“That being said, [Towel Boy] is undoubtedly correct: we’re lucky that we can speculate in a positive direction rather than lament a failed experiment.” —Christopher DeFilippis
Well, here we are. The second half of 2012. I am sitting in a stucco porch. On my left are the glass doors leading to my parent’s condo. On my right is a wall of two floor-to-ceiling windows that look out on a a tree with fuchsia flowers, two tall palm trees, the generic blue sky and a few fluffy clouds. Yesterday I flew into Tampa and a tropical depression that after two weeks had now become a tropical storm. Darkness and wind and intermittent downpours of rain…my favorite conditions, actually.
There was also that unique feeling of being on a plane as it moves through clouds so thick that when you look out the window all you see is a netherworld of white. You hear the engines and you know the plane is moving across at least four dimensional coordinates yet all you see is the void: illusion of stillness, no forms and therefore no distances, the unholy absence of geometry. A fixed phase of timelessness. The eternal stagnation of this present moment.

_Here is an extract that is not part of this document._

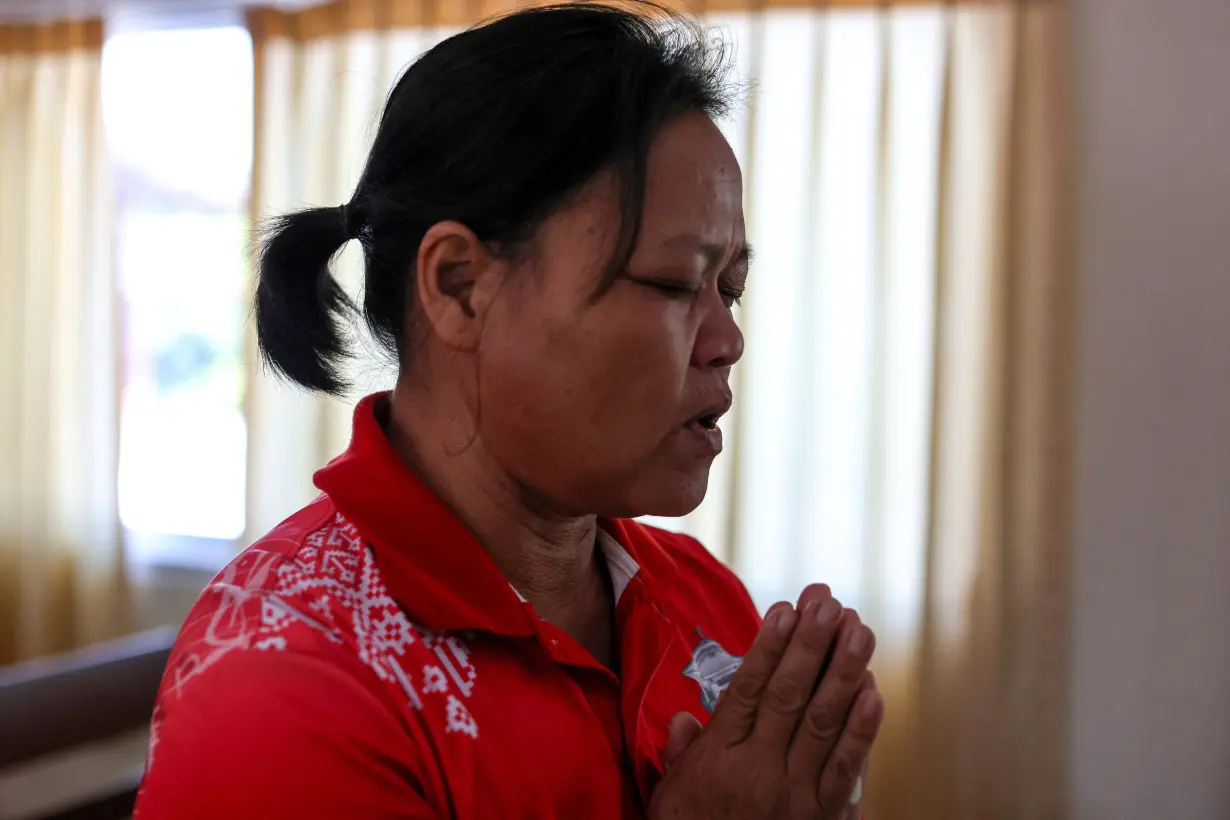 Wiwwaro Sriaoun, mother of a remaining Thai hostage captured by Hamas, Watchara Sriaoun, attends Sunday church service, in Kut Yang village, Udon Thani province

Last week at this time I was suffering deleterious waves of dickishness and anger, having spent 12 hours a day, 3 days in a row in a room with six giant windows, only two of them open, with no a/c, packing and stacking boxes during the heat wave whilst stupidly skipping meals like breakfast and lunch.
I’ve gone long past the point of believing in real change, for myself that is. Which is kind of disturbing, because if I can’t change myself, then my world won’t change. And it’s not my world, it’s our world. So in a way I feel that by not self-actualizing, I’m letting Us down. Sure, I can affect change. Yet at the core my score is zero, null set, negated opportunities.
You know when it feels like everyone else has become self-actualized but you? All of your friends are on their separate paths. They have their mates, spouses, kids or careers. They have their hobbies that they pursue with passion. In short, they have a sense of purpose. Then you go back to your life and you’re forced to ask yourself, “What have I done? What am I doing? I should’ve done all those things by now. Is it too late?”
You know when it feels like they’re all privy to a secret? You see the sideways glances, the silent agreement. You should be in on it. You are, or were, in on it, once. But when you forget they will never directly remind you. Always, you must figure it out for yourself. You must want to play along. And you must learn to play well.
I think the real secret is consistency. If you consistently think negatively, then that is your reality. How many times I find myself interrupting a train of thought to realize that those thoughts have been carrying me the whole time while my true awareness fell asleep behind the wheel. Being aware is hard work. That’s why it’s so easy to become cognitively asleep. That movie Click with Adam Sandler, when he would put the remote on autopilot. He was there, but he was never really present. A passive fast-forward toward a future that only ends up as this present moment.
All of it is only striving. If I could free myself from the tyranny of the other, I could just do me. I’d be dangerous with that kind of confidence. Maybe that’s why I keep it at bay.
One thing’s certain. I do not consider myself to be an adult. Yes I’m 34. Yes my hair is grey. Yes I have a herniated disc. One of my favorite maxims is that there is a distinct difference between being a grown-up and being an adult. Every schmo on the planet, borrowing premature death, will grow up. Not everyone will become an adult. Adulthood is a mindset, a way of thinking and acting. I don’t believe I’m there yet. I keep seeking an external reason, something to anchor onto like this will be the thing to finally get me in gear, the reason I’m doing it all, the deus ex paradiso.
The right thoughts come at the wrong times. I can never grasp them, pin them down and examine them. The infinite subdivision of neural circuitry distorts the reception. It takes time to convert the thoughts to words, convert the words to fine motor skill movements of fingers and word processing. By then so much is lost. Voice recording helps, it’s just hard to set a discipline of replaying and transcribing. Still, there needs to be a filter. If you’ve made it this far, consider yourself purified.
I think of you when you’re not here and when you’re near I forget myself in the equation. I miss you and love you and wish there was a space where we could be together for all time. I could call you instantly with my infinite vibe and you’d come. We’d abide in the timeless, pulling rhymes from a vine to make wine with.
This is only a snapshot. Endless succession of digressions. Amateur flipbook of falsely animated action. Be still.
Like an ummapped fractal my words are collapsing. They whorl into a yellow/black labyrinth of spiraling vortices.
24 hours after I arrived here, the storm cleared out a day earlier than predicted. These are just seasons, storms, temperate pauses–all temporary conditions toward climactic change. Whether or not we notice, everything was always as it will be. As am I.
Towel Boy got washed up in a whorl of time.